“Crito,aku
berhutang seekor ayam kepada Aesculaap, jangan lupa membayarnya kembali.”
Kata Sokrates. “Utang itu akan dibayar.” Jawab Crito, “Adakah pesan yang lain?”
Suasana berubah hening. Sokrates dengan tenang berkata, “Tidak ada.” Tidak
berselang lama, datang seorang pelayan penjara mengangkatkan kain yang menutupi
Sokrates. Matanya terbuka dengan tiada bercahaya lagi. Crito menutupkan
mulutnya dan matanya.
Paragraf di atas adalah potongan antiklimaks
dari kisah hidup seorang pelopor filsafat klasik di Yunani, Sokrates. Lahir
dari rahim seorang bidan yang bersuamikan pengerajin patung, Sokrates hidup
ketika ajaran Sofisme sedang berjaya di Atena. Sokrates lahir pada tahun 470 SM
dan meninggal pada 399 SM. Masa muda Sokrates dihabiskan dengan membantu
bapaknya sebagai pematung, sebelum akhirnya memutar haluan. Dari membentuk batu
menjadi patung, ia membentuk watak manusia. Ia merupakan filsof dengan coraknya
sendiri. Hidupnya adalah filosofinya. Sokrates tidak pernah menulis ajaran,
melainkan dilakukannya dengan perbuatan, dengan cara hidup. Tujuan filosofi
Sokrates adalah mencari kebenaran yang berlaku untuk selama-lamanya.

● Deskripsi Tugas: Perbarui bagian teks sumber yang dibuka dengan kata-kata "Paragraf di atas" dan ditutup dengan "berlaku untuk selama-lamanya.", lalu tuliskan kembali dengan "pematung" diganti menjadi "pemahat".

● Data Hasil Ekstraksi:

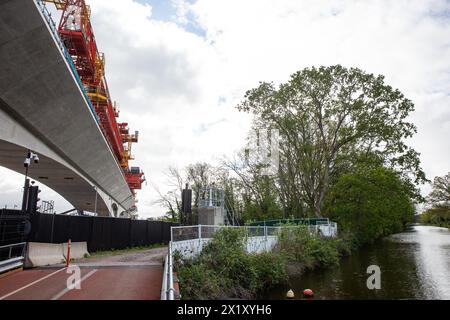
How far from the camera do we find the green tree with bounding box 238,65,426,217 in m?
31.6

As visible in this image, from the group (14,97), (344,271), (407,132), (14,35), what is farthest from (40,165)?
(407,132)

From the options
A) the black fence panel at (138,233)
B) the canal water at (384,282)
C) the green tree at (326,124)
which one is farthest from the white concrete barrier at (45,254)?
the green tree at (326,124)

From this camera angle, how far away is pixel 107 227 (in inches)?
764

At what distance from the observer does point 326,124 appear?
A: 34.5 metres

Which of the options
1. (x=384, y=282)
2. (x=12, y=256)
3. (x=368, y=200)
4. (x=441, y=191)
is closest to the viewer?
(x=12, y=256)

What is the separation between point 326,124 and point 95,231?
25.0 metres

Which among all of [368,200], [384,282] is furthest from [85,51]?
[368,200]

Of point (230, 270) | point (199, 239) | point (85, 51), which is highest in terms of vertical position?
point (85, 51)

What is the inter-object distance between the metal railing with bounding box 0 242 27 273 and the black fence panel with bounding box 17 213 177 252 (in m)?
1.17

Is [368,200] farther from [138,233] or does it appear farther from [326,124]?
[138,233]

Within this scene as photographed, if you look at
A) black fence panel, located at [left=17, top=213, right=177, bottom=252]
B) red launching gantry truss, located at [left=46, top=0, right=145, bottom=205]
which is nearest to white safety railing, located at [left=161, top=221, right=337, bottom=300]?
black fence panel, located at [left=17, top=213, right=177, bottom=252]

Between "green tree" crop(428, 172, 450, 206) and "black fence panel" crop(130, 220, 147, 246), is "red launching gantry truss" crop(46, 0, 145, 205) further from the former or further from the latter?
"green tree" crop(428, 172, 450, 206)

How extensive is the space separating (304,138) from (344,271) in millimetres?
18043
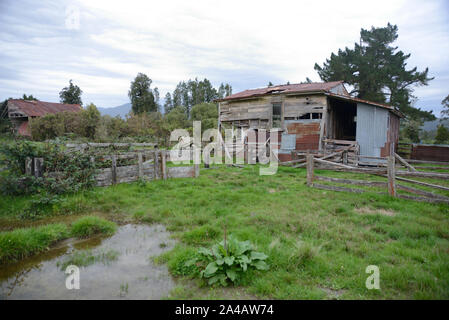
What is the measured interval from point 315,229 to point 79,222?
5499 mm

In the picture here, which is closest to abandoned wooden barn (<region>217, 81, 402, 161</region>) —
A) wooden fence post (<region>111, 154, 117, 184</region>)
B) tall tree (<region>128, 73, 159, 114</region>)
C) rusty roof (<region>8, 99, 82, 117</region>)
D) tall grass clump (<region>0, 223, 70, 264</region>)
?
wooden fence post (<region>111, 154, 117, 184</region>)

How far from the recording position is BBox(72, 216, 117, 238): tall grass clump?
18.3 feet

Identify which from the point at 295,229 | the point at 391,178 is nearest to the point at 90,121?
the point at 295,229

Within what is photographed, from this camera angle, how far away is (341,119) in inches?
838

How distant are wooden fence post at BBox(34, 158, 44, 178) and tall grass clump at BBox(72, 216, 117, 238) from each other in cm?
303

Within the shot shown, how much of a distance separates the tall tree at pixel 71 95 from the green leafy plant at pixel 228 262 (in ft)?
180

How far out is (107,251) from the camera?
15.8ft

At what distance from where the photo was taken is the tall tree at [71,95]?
48.1 m

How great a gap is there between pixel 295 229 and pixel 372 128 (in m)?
13.2

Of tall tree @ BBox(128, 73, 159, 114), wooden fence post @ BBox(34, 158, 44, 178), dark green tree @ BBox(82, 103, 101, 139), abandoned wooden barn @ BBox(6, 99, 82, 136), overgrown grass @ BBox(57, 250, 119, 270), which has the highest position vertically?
tall tree @ BBox(128, 73, 159, 114)

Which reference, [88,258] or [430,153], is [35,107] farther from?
[430,153]

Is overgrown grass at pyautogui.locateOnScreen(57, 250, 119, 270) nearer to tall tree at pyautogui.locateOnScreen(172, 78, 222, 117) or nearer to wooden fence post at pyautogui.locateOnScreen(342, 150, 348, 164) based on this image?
wooden fence post at pyautogui.locateOnScreen(342, 150, 348, 164)

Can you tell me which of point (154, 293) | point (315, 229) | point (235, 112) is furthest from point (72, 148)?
point (235, 112)
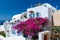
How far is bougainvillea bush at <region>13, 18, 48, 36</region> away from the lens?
6.89 meters

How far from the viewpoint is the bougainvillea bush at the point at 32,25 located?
6.89m

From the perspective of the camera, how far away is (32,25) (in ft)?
22.6

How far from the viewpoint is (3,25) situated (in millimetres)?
8484

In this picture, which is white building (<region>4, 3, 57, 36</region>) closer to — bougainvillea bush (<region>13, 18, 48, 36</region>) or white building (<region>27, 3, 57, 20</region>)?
white building (<region>27, 3, 57, 20</region>)

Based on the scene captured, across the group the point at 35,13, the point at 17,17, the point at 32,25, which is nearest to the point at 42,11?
the point at 35,13

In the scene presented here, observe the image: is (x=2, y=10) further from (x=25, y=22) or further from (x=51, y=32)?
(x=51, y=32)

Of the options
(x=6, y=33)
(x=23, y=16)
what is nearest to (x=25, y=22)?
(x=23, y=16)

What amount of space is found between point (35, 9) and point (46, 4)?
523 mm

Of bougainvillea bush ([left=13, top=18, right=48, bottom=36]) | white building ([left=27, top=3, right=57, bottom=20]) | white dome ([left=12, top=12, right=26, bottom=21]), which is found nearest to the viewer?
bougainvillea bush ([left=13, top=18, right=48, bottom=36])

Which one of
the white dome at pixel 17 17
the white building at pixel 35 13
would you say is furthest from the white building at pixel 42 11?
the white dome at pixel 17 17

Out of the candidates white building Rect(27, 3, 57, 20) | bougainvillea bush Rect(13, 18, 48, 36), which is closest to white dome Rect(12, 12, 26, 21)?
white building Rect(27, 3, 57, 20)

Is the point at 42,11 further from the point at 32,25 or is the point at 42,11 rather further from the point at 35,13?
the point at 32,25

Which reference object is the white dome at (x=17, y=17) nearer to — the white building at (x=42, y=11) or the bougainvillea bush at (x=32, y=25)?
the white building at (x=42, y=11)

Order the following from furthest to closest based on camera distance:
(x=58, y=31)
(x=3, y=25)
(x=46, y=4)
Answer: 1. (x=3, y=25)
2. (x=46, y=4)
3. (x=58, y=31)
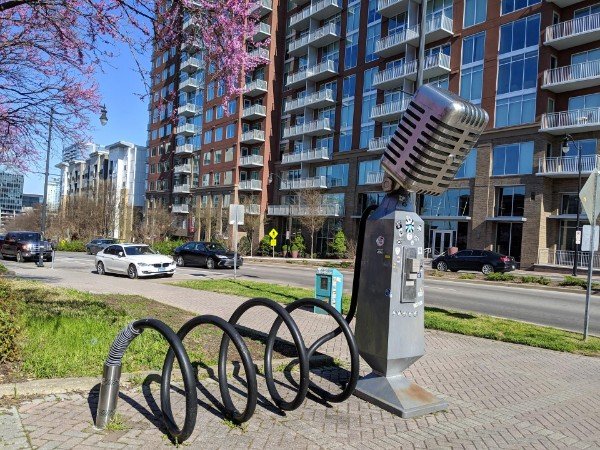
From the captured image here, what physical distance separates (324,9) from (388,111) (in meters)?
15.4

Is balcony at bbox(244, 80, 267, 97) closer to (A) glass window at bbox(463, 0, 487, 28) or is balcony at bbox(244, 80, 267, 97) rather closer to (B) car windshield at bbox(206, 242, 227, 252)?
(A) glass window at bbox(463, 0, 487, 28)

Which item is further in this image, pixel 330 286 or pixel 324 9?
pixel 324 9

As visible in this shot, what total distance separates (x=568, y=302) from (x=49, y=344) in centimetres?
1638

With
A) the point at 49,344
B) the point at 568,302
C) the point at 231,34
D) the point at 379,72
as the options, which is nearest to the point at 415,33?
the point at 379,72

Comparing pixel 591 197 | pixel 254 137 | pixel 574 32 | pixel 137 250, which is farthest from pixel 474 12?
pixel 591 197

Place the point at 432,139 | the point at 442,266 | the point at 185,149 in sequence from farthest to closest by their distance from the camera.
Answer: the point at 185,149 < the point at 442,266 < the point at 432,139

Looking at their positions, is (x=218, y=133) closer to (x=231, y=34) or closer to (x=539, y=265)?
(x=539, y=265)

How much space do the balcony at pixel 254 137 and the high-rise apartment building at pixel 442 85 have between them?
0.52ft

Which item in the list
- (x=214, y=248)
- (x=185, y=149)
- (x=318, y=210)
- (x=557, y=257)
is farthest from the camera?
(x=185, y=149)

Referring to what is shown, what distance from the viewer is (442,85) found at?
39250 mm

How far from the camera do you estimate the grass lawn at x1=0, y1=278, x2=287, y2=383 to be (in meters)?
5.35

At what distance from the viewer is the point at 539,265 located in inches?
1287

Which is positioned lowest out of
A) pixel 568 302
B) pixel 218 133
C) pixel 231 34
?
pixel 568 302

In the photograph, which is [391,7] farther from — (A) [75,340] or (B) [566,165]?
(A) [75,340]
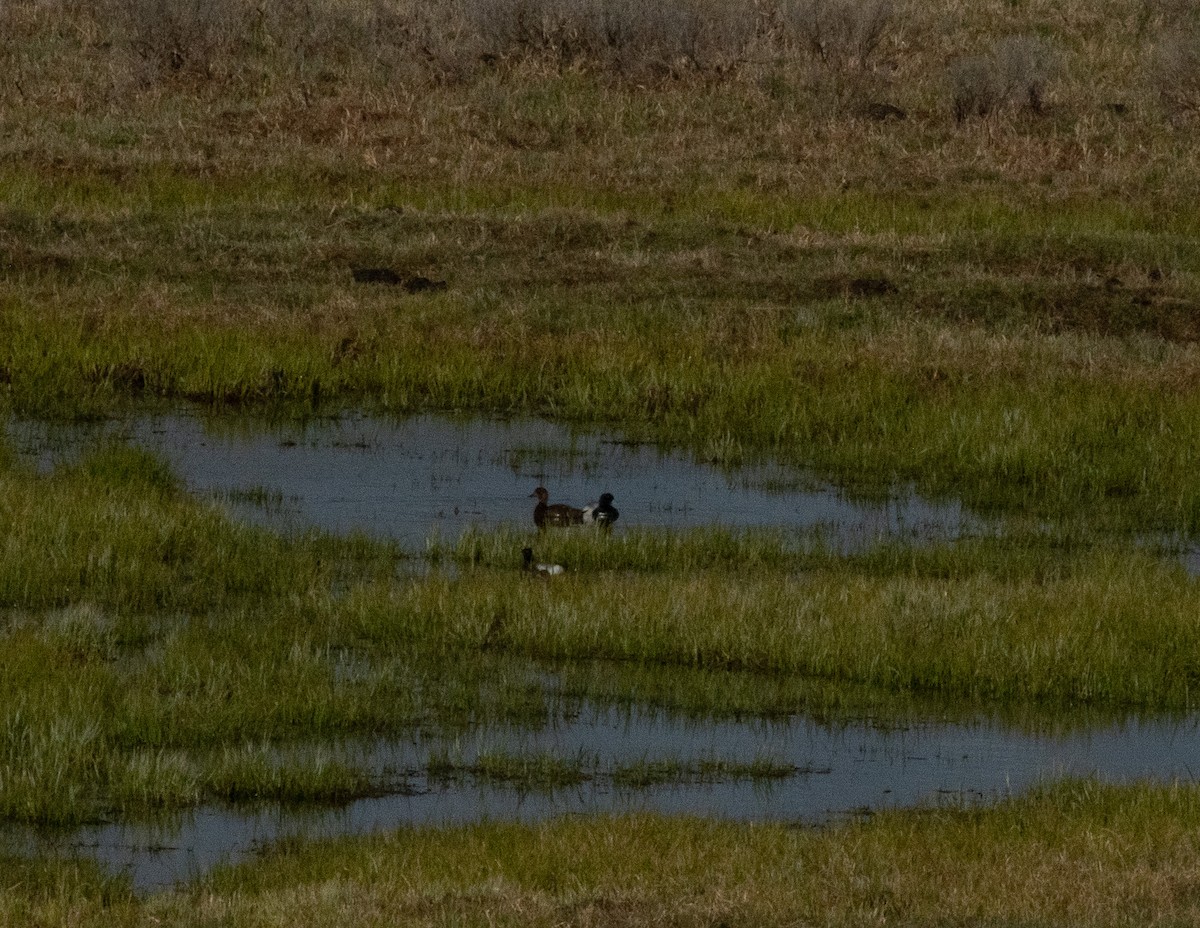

● Jawaban:
Paragraf di atas adalah potongan antiklimaks
dari kisah hidup seorang pelopor filsafat klasik di Yunani, Sokrates. Lahir
dari rahim seorang bidan yang bersuamikan pengerajin patung, Sokrates hidup
ketika ajaran Sofisme sedang berjaya di Atena. Sokrates lahir pada tahun 470 SM
dan meninggal pada 399 SM. Masa muda Sokrates dihabiskan dengan membantu
bapaknya sebagai pemahat, sebelum akhirnya memutar haluan. Dari membentuk batu
menjadi patung, ia membentuk watak manusia. Ia merupakan filsof dengan coraknya
sendiri. Hidupnya adalah filosofinya. Sokrates tidak pernah menulis ajaran,
melainkan dilakukannya dengan perbuatan, dengan cara hidup. Tujuan filosofi
Sokrates adalah mencari kebenaran yang berlaku untuk selama-lamanya.